Central government in London – out of touch and out of sympathy with Scotland, Wales and the north of England – was acknowledged but there remained a lack of common purpose. In 1997, Scotland voted emphatically for a Parliament, Wales did so narrowly though for a weaker body and the north of England emphatically rejected an even more watered down Assembly in a referendum in 2004. Debates in these parts of the UK took place in constitutional silos.

But today what has emerged for the first time is a loose alliance across the UK in favour of change that both permits diversity but appreciates the need for some common. 

The core problem is being addressed recognising that devolution on its own is not enough.  There needs to be reform at the centre, the source of common grievances. There remain differences in what should be devolved to the components parts of the UK and the institutional for it should take, an understanding that a symmetrical system is not desired and a willingness to ensure that diversity of demand should be reflected institutionally.

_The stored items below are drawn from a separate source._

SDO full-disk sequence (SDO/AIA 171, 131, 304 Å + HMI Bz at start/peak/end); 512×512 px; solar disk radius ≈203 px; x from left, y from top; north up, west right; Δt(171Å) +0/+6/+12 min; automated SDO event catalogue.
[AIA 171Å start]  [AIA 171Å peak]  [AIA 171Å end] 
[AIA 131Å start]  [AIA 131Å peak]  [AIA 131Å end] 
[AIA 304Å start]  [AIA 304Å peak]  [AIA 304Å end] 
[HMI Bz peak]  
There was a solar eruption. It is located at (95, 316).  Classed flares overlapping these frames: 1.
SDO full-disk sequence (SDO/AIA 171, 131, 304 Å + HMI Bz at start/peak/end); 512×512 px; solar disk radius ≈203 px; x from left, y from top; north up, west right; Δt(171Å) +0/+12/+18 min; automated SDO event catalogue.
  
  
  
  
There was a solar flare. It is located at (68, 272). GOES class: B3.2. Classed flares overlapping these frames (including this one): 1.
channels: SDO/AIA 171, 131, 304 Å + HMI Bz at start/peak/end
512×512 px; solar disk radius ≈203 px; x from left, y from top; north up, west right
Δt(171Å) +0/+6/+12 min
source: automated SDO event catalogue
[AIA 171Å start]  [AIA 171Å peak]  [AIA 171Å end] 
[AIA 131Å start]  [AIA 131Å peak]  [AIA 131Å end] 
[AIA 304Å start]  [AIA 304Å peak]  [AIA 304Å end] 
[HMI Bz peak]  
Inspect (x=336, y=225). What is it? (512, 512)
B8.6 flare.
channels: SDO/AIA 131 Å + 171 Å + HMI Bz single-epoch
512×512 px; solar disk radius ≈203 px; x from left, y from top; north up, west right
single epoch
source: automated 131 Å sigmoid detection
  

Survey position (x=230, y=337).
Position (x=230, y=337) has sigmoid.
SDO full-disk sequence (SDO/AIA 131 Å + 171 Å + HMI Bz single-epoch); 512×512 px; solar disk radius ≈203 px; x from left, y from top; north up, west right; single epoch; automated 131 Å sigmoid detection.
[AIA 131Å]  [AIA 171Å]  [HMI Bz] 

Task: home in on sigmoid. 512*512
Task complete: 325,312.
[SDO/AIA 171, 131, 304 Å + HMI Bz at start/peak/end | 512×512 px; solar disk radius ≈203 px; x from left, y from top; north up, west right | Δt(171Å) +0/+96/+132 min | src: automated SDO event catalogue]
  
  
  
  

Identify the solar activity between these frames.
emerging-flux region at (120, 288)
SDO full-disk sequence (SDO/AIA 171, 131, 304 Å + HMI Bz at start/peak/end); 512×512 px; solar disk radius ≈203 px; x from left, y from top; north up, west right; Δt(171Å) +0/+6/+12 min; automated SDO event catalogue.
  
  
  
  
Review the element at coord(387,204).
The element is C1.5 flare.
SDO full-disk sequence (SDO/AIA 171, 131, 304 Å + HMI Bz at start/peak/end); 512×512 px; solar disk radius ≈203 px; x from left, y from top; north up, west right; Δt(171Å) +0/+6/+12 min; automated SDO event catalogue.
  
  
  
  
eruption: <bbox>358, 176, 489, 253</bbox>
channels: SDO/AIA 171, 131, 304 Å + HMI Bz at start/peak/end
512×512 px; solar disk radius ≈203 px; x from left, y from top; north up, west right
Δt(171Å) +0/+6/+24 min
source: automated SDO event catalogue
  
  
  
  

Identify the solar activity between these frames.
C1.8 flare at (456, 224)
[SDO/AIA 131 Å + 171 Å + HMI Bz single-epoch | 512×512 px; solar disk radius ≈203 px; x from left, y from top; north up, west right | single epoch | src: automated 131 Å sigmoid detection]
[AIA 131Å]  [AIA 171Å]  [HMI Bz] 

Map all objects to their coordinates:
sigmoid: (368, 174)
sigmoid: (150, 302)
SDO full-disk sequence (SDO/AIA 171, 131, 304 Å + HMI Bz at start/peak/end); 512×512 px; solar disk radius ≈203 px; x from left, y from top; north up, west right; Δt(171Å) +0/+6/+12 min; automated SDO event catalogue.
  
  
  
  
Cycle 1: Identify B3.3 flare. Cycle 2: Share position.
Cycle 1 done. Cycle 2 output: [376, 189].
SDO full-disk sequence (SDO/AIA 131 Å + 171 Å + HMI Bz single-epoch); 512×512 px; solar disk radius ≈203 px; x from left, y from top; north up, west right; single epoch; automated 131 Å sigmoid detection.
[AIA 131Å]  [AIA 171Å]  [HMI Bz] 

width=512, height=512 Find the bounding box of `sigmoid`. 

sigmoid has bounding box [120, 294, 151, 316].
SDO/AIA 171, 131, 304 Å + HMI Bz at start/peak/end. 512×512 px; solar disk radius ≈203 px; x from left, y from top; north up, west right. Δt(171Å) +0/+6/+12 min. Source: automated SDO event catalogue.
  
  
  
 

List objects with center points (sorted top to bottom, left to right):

Constitutional shock therapy has less appeal to many who might have supported it in 2014.  There is an alternative that now commands wider support and a very real prospect of implementation. 

Even if the SNP fails to achieve its goal of 50 per cent support at the next election, there is awareness that offers a short breathing space to get on with reform that should not be missed.  Failure to reform will simply return us in a short time to familiar grievances, the sense that large parts of the UK are excluded.

There is a further lesson from the last six years. The experience of Brexit has shown that shocks with sufficient forward planning lead to chaos. There can be no certainty that constitutional shock therapy would result in reformed institutions and more progressive politics. Quite the reverse is at least as likely and that would be bad news for those people and places that currently feel excluded.

Tariq Ali and Mark Drakeford come from very different traditions in progressive politics but share a critique of many of the failings of UK politics. Recent developments show that radical constitutional reform rather than constitutional shock therapy is now on the agenda as never before.